▶ **PAGE EXCERPT**:
*** Begin section ***

Research Watch

Drug use, the drug environment, and child physical abuse and neglect

Year of Publication
Reviewed By
Elo Igor and Bryn King
Citation

Freisthler, B., Wolf, J. P., Wiegmann, W., & Kepple, N. J. (2017). Drug use, the drug environment, and child physical abuse and neglect. Child Maltreatment, 22(3), 245–255.

Summary

This study explores the connection between drug use, the characteristics of the drug environment and child maltreatment using multilevel modeling. The underlying conceptual model for the study postulates that there are two related components of the drug environment: drug supply and drug demand. Drug supply operates through social networks and routine activities. Social network drug markets are where drug contacts are generated, and these are spaces that are largely invisible to those outside the drug community. Routine activity drug markets are common spaces in the larger community where drug transactions occur. Neighborhoods that frequently host such transactions are characterized by low-level social control, which refers to the inability of the community to maintain state structures. It is within these spaces that the relationship between a caregiver’s exposure to substances and substance use are examined in relation to child physical abuse, physical neglect and supervisory neglect.

*** End section ***

▶ **PROVIDED MATERIAL**:

*** Begin section ***

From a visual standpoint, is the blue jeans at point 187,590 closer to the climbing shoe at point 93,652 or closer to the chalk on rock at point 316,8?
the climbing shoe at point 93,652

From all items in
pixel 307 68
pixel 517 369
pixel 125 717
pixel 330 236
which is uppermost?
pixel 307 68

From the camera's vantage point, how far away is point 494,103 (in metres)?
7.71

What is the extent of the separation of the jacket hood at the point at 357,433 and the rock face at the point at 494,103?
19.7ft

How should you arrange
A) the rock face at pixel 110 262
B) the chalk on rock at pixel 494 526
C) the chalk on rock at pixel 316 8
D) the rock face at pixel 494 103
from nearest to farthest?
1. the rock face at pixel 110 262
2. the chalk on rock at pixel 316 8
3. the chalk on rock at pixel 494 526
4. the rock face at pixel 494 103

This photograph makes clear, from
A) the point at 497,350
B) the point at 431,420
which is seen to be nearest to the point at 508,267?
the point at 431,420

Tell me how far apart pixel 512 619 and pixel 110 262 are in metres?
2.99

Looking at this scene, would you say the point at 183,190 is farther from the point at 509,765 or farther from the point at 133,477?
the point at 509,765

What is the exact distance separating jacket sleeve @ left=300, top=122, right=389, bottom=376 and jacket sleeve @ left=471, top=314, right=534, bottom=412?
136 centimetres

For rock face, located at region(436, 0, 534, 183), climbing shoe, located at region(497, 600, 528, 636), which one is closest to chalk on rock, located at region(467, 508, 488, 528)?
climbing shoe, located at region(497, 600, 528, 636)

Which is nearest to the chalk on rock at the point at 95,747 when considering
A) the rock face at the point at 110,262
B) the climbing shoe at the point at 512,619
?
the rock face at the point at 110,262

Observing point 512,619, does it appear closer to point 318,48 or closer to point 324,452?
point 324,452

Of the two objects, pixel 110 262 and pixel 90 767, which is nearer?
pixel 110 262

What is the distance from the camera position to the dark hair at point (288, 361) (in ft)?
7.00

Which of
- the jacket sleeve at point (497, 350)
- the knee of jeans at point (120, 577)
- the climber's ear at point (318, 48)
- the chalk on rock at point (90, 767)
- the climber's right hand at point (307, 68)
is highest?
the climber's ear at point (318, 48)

*** End section ***
*** Begin section ***

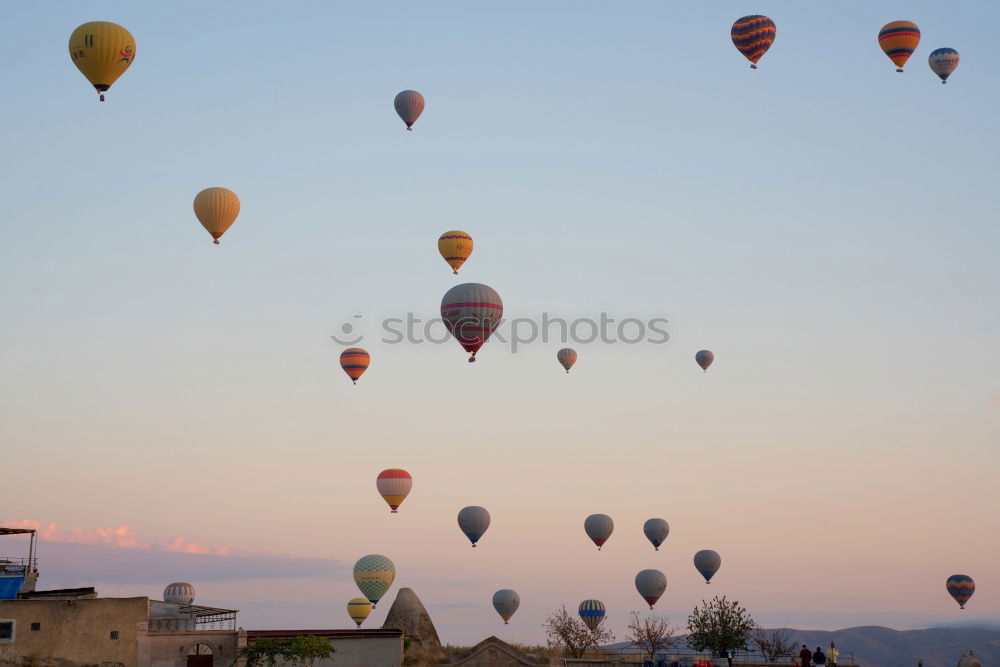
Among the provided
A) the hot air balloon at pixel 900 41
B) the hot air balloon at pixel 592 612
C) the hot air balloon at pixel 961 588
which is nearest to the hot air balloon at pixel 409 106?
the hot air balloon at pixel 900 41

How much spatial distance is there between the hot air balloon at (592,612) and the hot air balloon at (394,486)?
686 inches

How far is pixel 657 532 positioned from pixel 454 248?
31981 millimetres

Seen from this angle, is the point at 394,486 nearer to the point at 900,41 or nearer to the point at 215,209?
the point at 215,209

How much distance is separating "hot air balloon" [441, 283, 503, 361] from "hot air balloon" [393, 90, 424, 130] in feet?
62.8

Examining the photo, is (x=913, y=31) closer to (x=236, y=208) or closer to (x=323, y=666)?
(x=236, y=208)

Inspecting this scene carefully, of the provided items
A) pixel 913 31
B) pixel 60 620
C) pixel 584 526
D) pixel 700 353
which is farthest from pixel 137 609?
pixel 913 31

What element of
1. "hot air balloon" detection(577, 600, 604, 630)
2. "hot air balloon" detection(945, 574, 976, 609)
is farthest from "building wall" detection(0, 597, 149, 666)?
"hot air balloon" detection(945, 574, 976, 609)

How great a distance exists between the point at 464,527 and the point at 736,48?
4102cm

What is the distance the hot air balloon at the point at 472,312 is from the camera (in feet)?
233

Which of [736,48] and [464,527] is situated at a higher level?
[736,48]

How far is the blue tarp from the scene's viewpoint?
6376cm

*** End section ***
*** Begin section ***

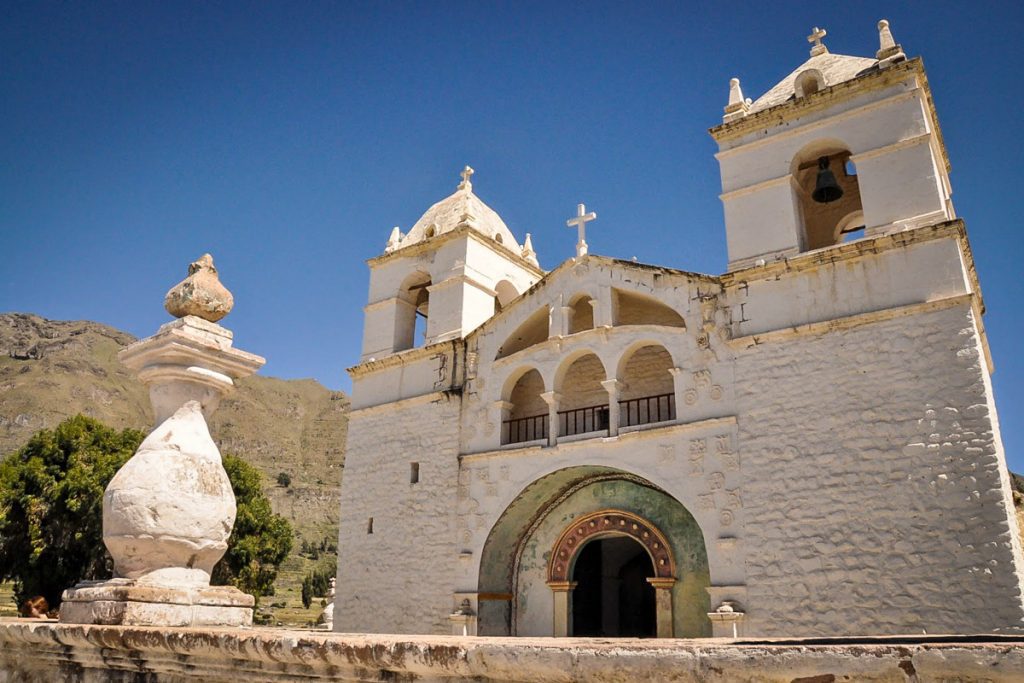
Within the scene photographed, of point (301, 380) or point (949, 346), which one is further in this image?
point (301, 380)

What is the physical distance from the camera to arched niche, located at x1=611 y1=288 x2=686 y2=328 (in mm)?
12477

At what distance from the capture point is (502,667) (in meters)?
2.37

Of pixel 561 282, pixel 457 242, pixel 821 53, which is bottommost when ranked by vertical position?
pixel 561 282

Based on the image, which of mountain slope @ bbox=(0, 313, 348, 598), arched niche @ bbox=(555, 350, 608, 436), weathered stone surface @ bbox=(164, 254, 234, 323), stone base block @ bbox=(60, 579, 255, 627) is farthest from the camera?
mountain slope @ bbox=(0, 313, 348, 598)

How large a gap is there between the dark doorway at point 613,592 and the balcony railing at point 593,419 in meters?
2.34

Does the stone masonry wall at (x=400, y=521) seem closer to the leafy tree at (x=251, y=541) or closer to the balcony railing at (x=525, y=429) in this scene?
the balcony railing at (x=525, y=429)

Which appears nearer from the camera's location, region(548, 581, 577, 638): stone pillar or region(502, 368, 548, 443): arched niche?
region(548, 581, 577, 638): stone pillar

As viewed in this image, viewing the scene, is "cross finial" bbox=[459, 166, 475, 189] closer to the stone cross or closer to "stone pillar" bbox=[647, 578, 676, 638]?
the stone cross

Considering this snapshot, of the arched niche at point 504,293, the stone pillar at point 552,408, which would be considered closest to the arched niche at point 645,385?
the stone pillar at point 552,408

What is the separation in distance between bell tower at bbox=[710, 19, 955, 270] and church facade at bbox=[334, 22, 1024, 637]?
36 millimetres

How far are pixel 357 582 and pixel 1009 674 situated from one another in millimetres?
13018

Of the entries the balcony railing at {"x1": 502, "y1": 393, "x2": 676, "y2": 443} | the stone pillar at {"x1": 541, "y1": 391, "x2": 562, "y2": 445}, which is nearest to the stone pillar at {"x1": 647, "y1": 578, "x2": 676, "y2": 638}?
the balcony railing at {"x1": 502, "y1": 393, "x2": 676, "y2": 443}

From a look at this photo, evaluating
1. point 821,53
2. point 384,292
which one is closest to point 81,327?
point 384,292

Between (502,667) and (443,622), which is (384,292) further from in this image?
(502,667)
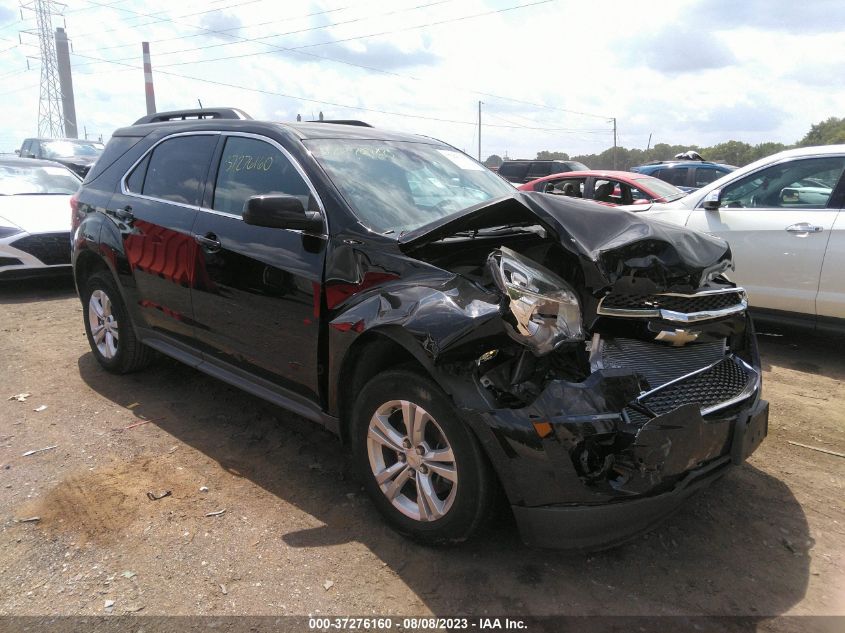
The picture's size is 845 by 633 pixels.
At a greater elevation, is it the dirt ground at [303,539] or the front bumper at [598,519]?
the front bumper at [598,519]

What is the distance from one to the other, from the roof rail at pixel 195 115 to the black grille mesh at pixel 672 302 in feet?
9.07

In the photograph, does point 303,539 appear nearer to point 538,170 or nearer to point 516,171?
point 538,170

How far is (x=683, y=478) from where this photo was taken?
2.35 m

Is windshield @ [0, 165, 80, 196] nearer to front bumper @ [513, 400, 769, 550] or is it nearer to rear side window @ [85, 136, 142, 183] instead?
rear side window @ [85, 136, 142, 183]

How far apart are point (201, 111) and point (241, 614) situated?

*** End section ***

▶ **WHAT TO WORK ON**:
(a) In the research review on drug use and child maltreatment, rewrite the passage from "Freisthler, B., Wolf, J." up to and including "Maltreatment, 22(3), 245–255.", changing "2017" to "2018".
(b) Write the next part of the research review on drug use and child maltreatment, starting after its final sentence.
The items have no connection to the research review on drug use and child maltreatment.

▶ **EXERCISE ANSWERS**:
(a)
Freisthler, B., Wolf, J. P., Wiegmann, W., & Kepple, N. J. (2018). Drug use, the drug environment, and child physical abuse and neglect. Child Maltreatment, 22(3), 245–255.

(b)
For this study, drug supply was measured at a city level, and drug demand was measured at both the individual and city level. Variables were defined using survey data collected from sampled households in the general population and city-level data from police and hospitals. The authors hypothesized that drug demand (i.e., individual drug use) would be associated with higher physical and supervisory neglect while the larger context of social networks in which drug supply was higher would be associated with higher rates of physical abuse.

The findings indicated that children were at higher risk of maltreatment in areas where there was greater drug use and greater drug availability, but the results pointed to more specific mechanisms for understanding these relationships. City-level rates of drug use and drug dependence were associated with higher rates of physical abuse. In areas where there was greater drug availability, drug-using parents reported higher levels of physical abuse and physical neglect. Higher levels of physical neglect were also associated with parents witnessing drug sales as well as city-level density of drug crime incidents. Importantly, emotional support (i.e., parents reporting that they have someone with whom they can share their private worries and fears) buffered the impact of the drug environment for all three types of maltreatment. The results pointed to potential mechanisms that could reduce child maltreatment, including environmental prevention and neighborhood strengthening approaches.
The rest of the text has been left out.